▸ **REQUIRED ACTION**
In each of the lines below, replace "Almohada" with "Pillow" wherever it occurs, and return all the lines otherwise unchanged, without the pictures.

▸ **PROVIDED MATERIAL**

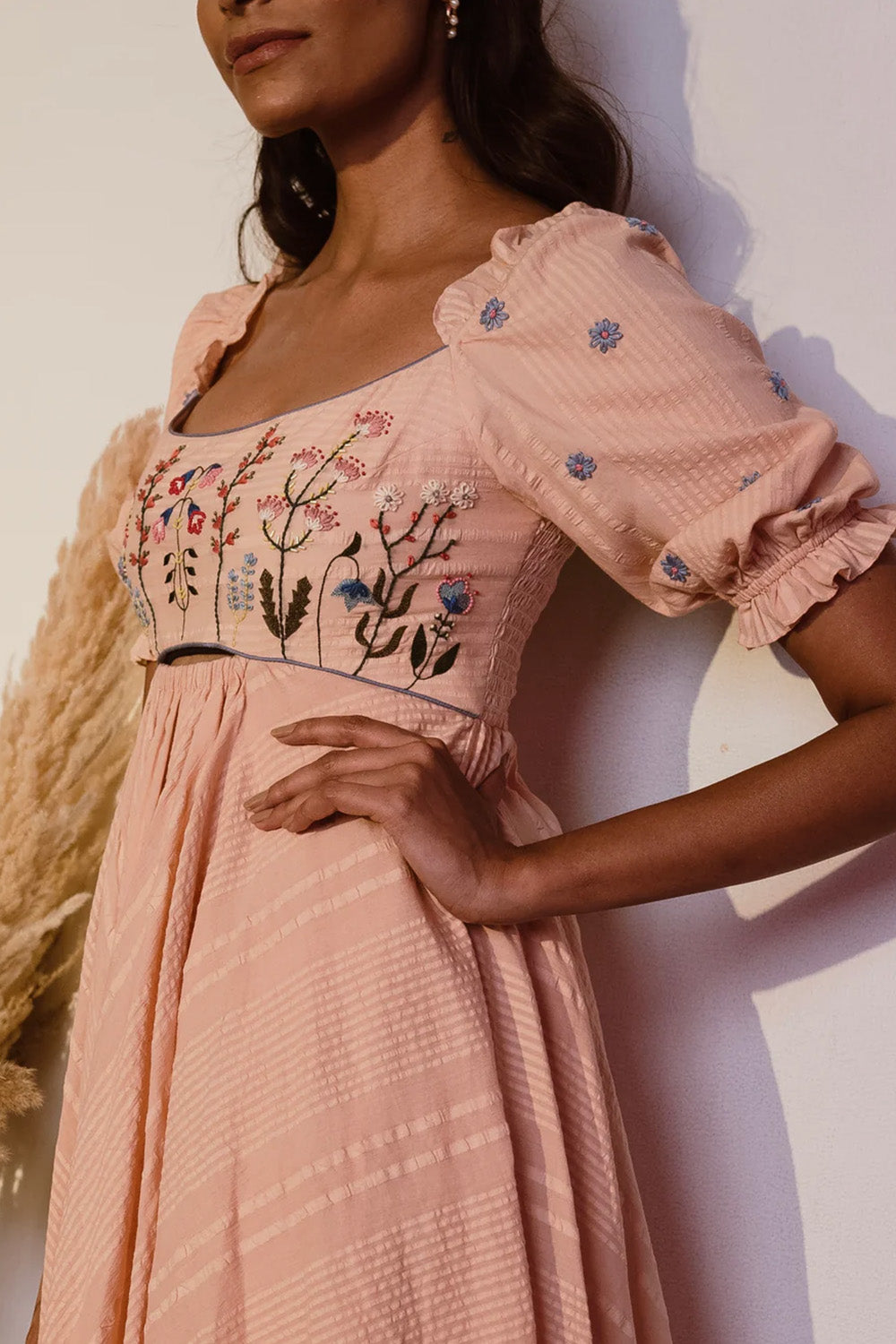 Peach embroidered dress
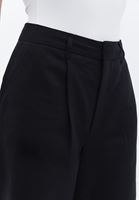 Women Black Linen Blended High Rise Shorts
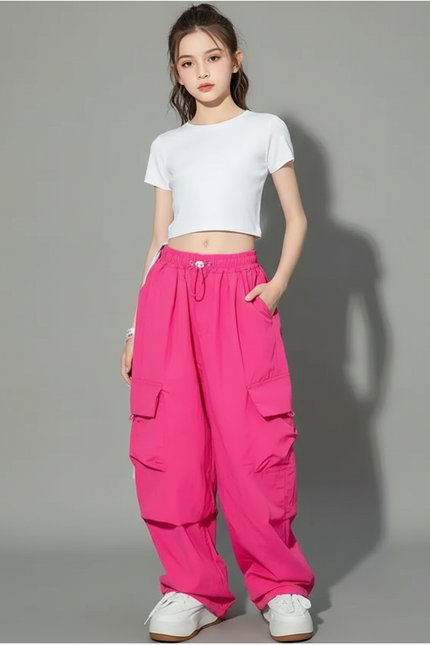 Pantalon Cargo Rose Ample Taille Haute Fille - Polyester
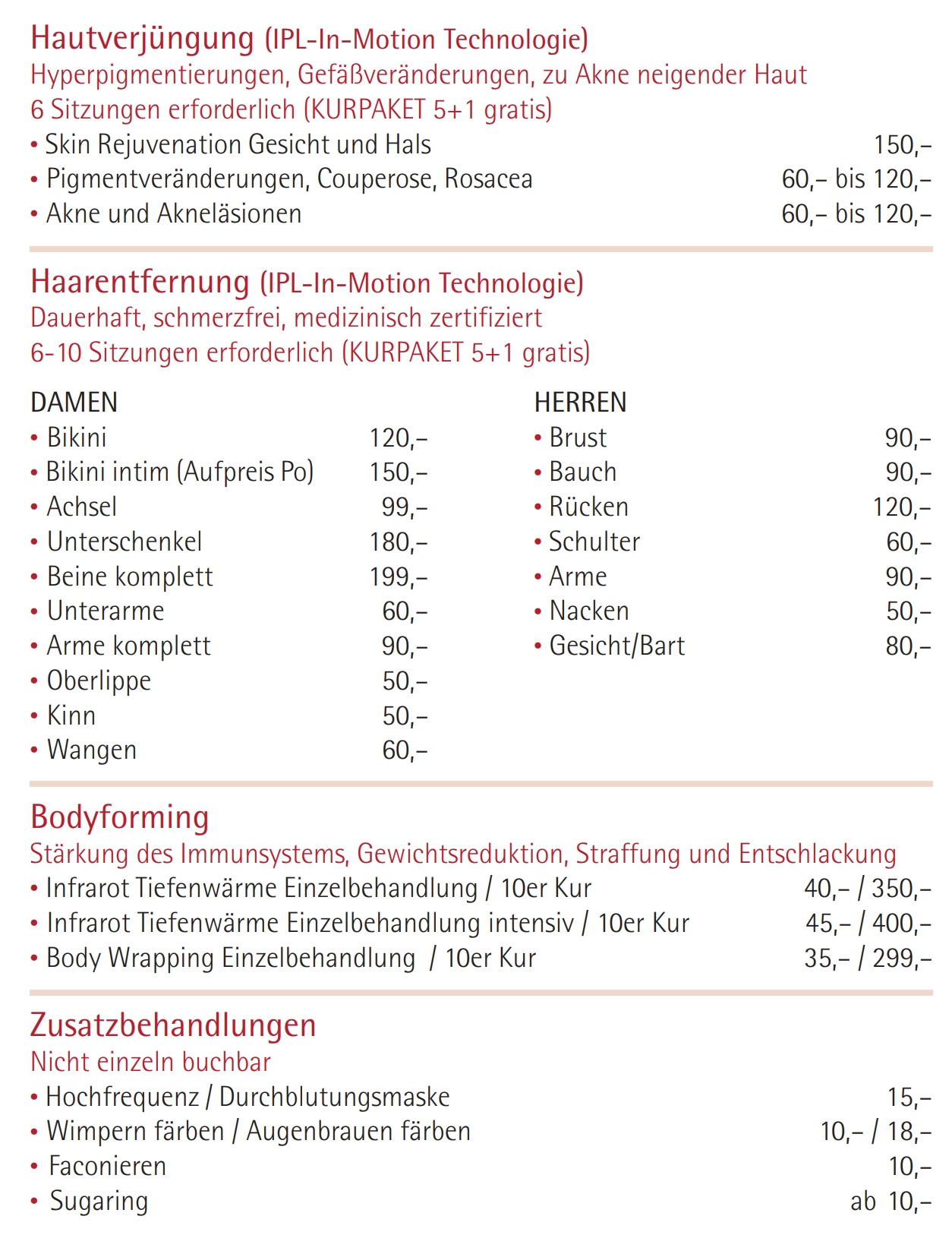 Preisliste 2 ©MedStyle
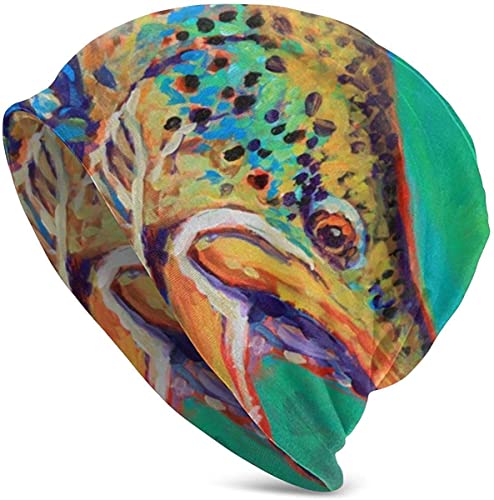 RIUARA Brook Trout Fly Fishing Slouchy Beanie Chemo Knit Hat Scarf Sleep Skull Cap for Adult Daily Skullcap Lightweight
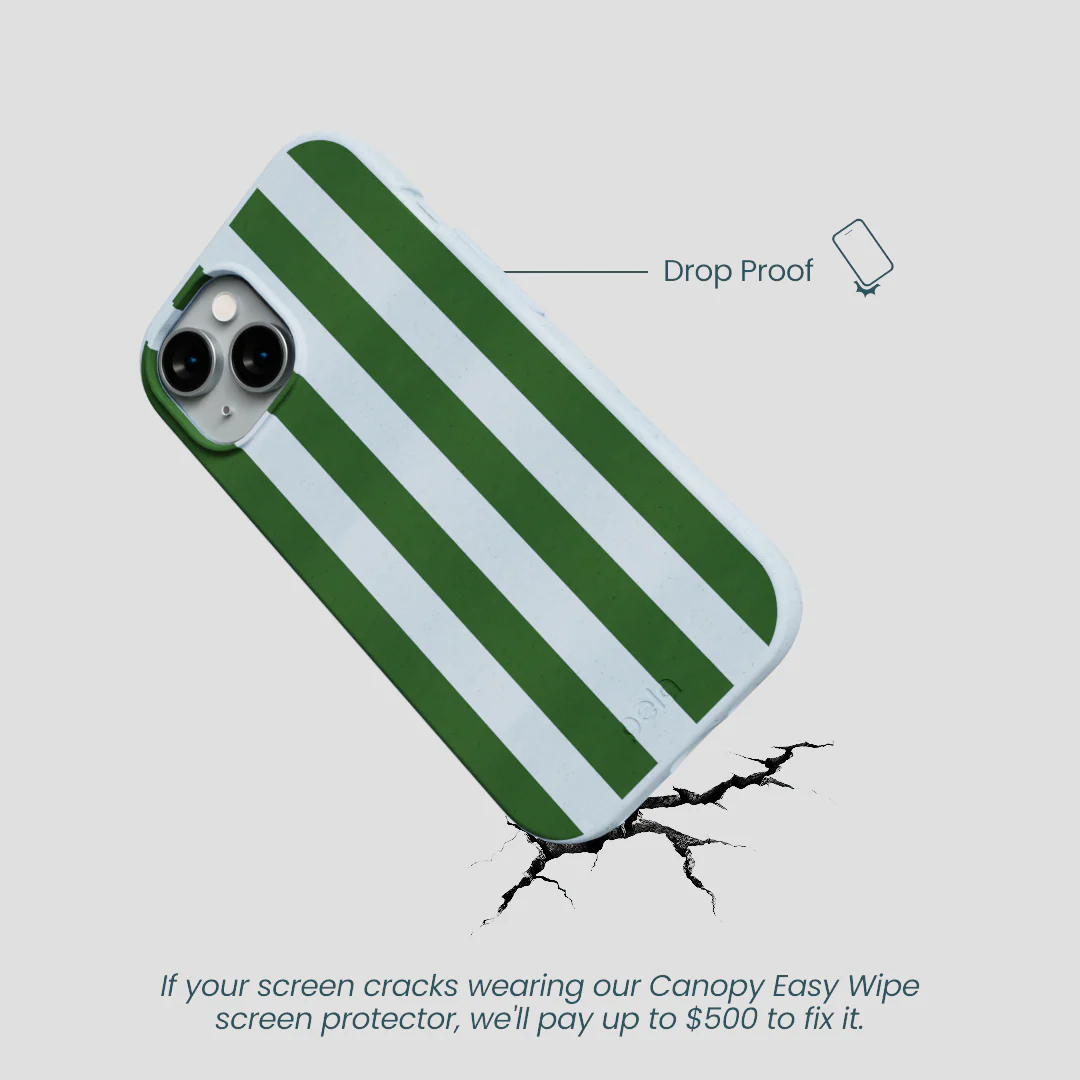Powder Blue Big Evergreen Stripes iPhone 15 Case - Image 5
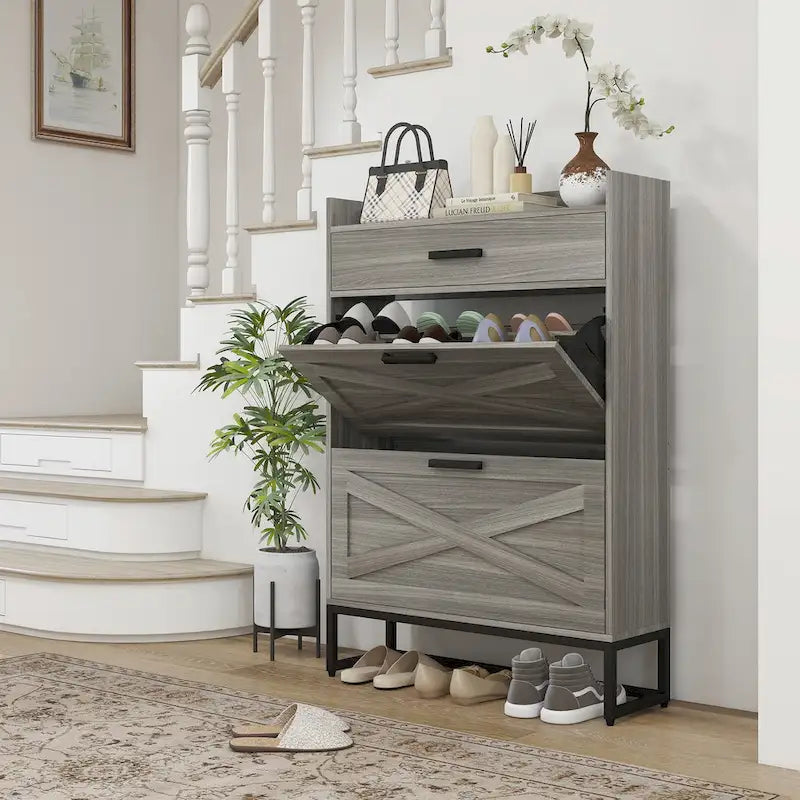 Meuble à chaussures étroit avec 2 tiroirs basculants, étagères réglables et tiroir supérieur, rangement à chaussures caché pour 12 paires de chaussures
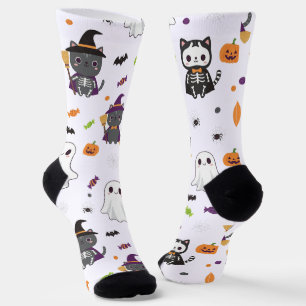 Kawaii Halloween Katzen und Geistersocken Socken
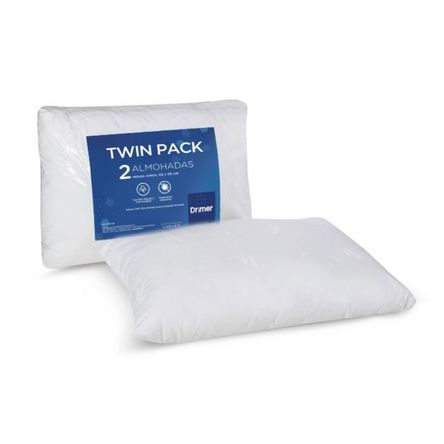 Almohada Twin Pack Antiacaros Std 65x50cm Drimer Almohada Twin Pack Antiacaros Std 65x50cm Drimer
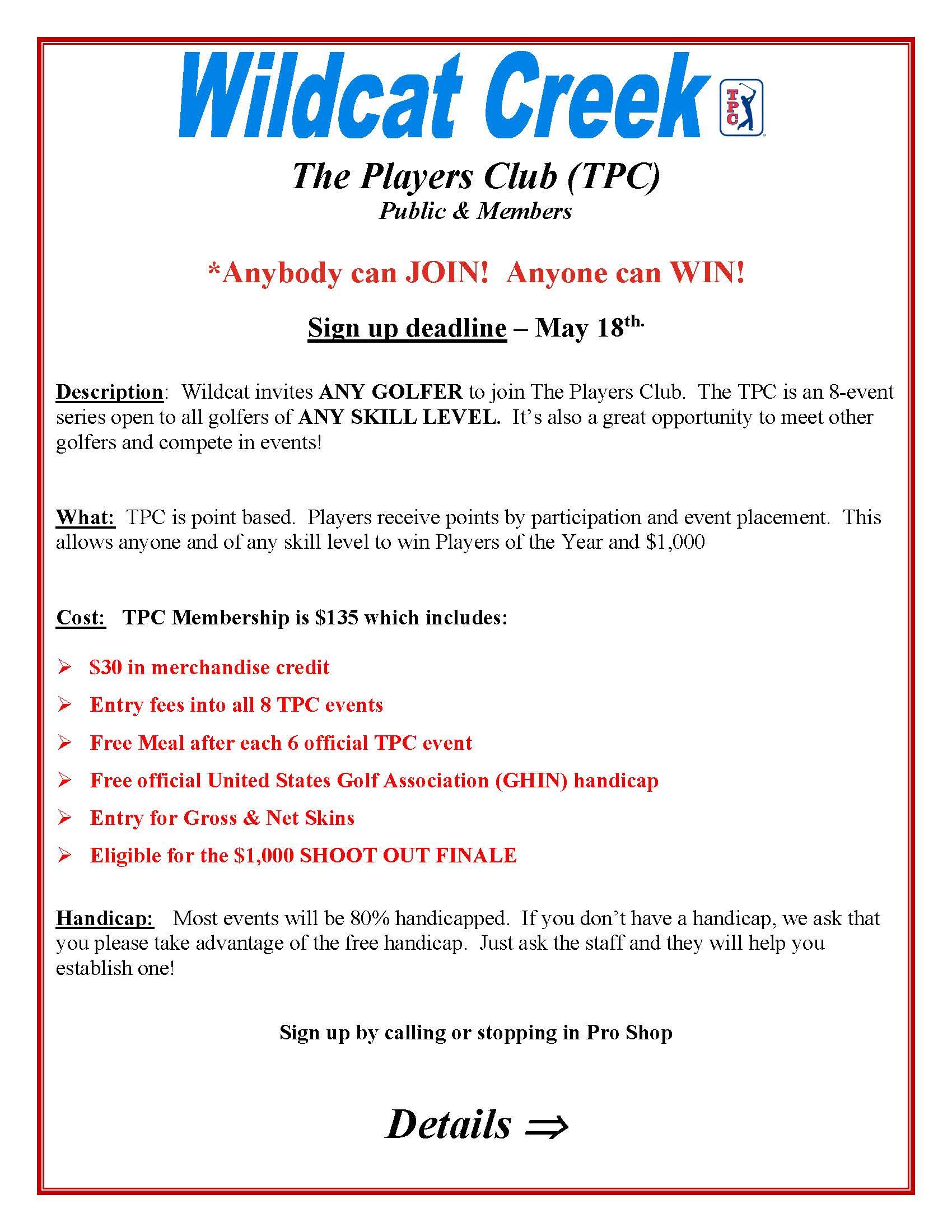 New price Tournaments Players Club 2023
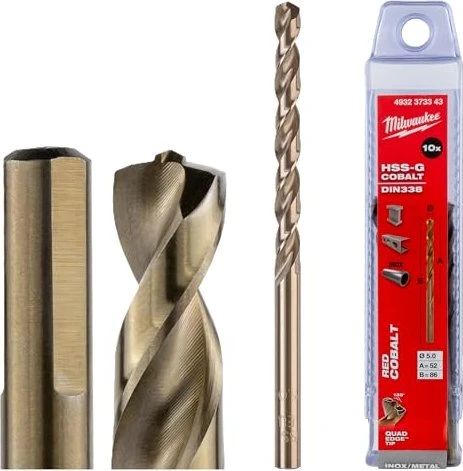 Milwaukee Red Cobalt HSS-G TiN Metallbohrer, 5x52x86mm, 10 Stück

▸ **FINISHED EXERCISE**
 Peach embroidered dress
 Women Black Linen Blended High Rise Shorts
 Pantalon Cargo Rose Ample Taille Haute Fille - Polyester
 Preisliste 2 ©MedStyle
 RIUARA Brook Trout Fly Fishing Slouchy Beanie Chemo Knit Hat Scarf Sleep Skull Cap for Adult Daily Skullcap Lightweight
Powder Blue Big Evergreen Stripes iPhone 15 Case - Image 5
 Meuble à chaussures étroit avec 2 tiroirs basculants, étagères réglables et tiroir supérieur, rangement à chaussures caché pour 12 paires de chaussures
 Kawaii Halloween Katzen und Geistersocken Socken
 Pillow Twin Pack Antiacaros Std 65x50cm Drimer Pillow Twin Pack Antiacaros Std 65x50cm Drimer
 New price Tournaments Players Club 2023
 Milwaukee Red Cobalt HSS-G TiN Metallbohrer, 5x52x86mm, 10 Stück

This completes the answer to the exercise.